Chapter 8
Phoebe
* * *
Ipulled in a slow breath and observed the deadly handsome man walking towards me, oozing confidence.
Tai’s black spiky hair glistened against the light. It made the sharp cut of his faux hawk look more striking.
The definition in his face was enchanting to look at with the slight almond shape to his brown eyes. His tanned skin made him look all the more exotic.
He looked at Mitsuke and me as he stopped by our table, but then his eyes were trained on me.
The intensity of the look he gave me hardened my nipples and sent off a nest of butterflies in my stomach.
“Ladies, out for the night?” He smiled.
“We are indeed.” Mitsuke beamed. “You want to join us? Or are you here on a date?”
Tai chuckled, “I’m not on a date.”
“Plenty room to join us then.”
There was a space on Mitsuke’s side of the booth but he sat down next to me and continued to stare.
“I love this. Look at us together again.” Mitsuke beamed.
“Yeah. It’s nice,” I offered sounding a little off balance.
“It is, would have been nicer if Phoebe hadn’t abandoned her friends in Japan for over a decade.” Tai mused. His leg brushed against mine. “Then we’d have more to talk about.”
“I didn’t abandon anyone,” I defended.
“Nope, she definitely did not abandon anybody. Unlike you, Phoebe has been to Japan nearly every year. Not so much in the last few years but she passes the test,” Mitsuke chimed in.
“Never told me that.” Tai looked a little thrown to hear that.
Had he thought about me over the years? I doubted it. Maybe he did at first but I was certain I would have been forgotten as time drifted on.
“You never asked,” she threw back. “Plus you could have stayed in touch if you wanted.”
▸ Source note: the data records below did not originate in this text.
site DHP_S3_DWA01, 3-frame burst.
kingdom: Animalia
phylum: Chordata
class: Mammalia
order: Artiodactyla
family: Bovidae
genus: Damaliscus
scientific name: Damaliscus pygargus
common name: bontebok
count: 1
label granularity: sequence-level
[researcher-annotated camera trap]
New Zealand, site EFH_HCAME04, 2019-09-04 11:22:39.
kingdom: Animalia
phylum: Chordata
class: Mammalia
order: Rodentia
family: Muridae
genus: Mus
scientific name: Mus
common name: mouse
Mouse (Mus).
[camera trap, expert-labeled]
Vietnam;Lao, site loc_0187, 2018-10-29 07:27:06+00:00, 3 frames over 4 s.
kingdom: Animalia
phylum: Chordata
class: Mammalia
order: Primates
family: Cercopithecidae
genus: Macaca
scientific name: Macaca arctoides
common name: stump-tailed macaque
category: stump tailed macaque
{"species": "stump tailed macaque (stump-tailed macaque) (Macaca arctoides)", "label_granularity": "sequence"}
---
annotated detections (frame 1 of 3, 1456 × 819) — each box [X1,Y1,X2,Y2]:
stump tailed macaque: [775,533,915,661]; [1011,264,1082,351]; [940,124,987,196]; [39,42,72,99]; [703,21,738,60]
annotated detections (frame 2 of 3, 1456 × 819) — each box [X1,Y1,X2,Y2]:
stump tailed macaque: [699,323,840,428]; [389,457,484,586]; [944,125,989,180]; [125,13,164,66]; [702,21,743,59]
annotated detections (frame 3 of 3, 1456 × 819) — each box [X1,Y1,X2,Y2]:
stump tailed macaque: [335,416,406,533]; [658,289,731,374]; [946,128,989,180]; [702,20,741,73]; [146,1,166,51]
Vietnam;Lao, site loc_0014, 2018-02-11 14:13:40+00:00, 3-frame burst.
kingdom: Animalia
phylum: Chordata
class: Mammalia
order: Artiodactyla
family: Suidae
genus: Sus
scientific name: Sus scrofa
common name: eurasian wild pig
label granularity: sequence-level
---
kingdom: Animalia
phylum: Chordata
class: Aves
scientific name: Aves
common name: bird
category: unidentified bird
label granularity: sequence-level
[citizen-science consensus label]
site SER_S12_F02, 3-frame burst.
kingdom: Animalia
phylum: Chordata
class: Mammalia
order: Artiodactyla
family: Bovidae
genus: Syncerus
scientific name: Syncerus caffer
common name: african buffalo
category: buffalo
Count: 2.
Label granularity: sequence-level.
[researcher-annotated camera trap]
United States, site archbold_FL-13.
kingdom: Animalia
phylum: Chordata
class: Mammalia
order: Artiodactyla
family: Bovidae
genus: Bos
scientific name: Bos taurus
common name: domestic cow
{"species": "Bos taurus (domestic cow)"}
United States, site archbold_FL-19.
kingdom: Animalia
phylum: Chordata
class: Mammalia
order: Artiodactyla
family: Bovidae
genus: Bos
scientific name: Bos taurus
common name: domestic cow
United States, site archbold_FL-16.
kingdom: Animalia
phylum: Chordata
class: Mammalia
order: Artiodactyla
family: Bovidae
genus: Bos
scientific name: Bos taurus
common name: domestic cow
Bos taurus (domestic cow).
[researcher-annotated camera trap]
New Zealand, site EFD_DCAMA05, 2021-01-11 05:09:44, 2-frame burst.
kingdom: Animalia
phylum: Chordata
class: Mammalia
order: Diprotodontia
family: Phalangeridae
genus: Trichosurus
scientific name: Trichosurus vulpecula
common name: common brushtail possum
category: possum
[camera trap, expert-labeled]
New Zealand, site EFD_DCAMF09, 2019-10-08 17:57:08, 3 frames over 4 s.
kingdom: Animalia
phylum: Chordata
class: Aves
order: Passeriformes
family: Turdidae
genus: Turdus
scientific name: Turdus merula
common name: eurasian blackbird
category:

He could have,ifhe wanted to.
After the way mom spoke to him when we last saw each other I doubted that he would have wanted to. It hurt but I was over it. It wasn’t like in the space between my summer visits of the past that he kept contact anyway.
“I have a good excuse, the best.” He grinned.
“What’s that?” I asked.
“Off in Iraq fighting a war.”
I couldn’t argue with that.
Mitsuke on the other hand decided to continue. “Were your hands tied to your back? You could have written to her.”
“It’s the women who usually write to their men when they go to war. I never even got as much as a post-it note from Phoebe.”
Mitsuke looked at us both, a cunning expression forming on her face.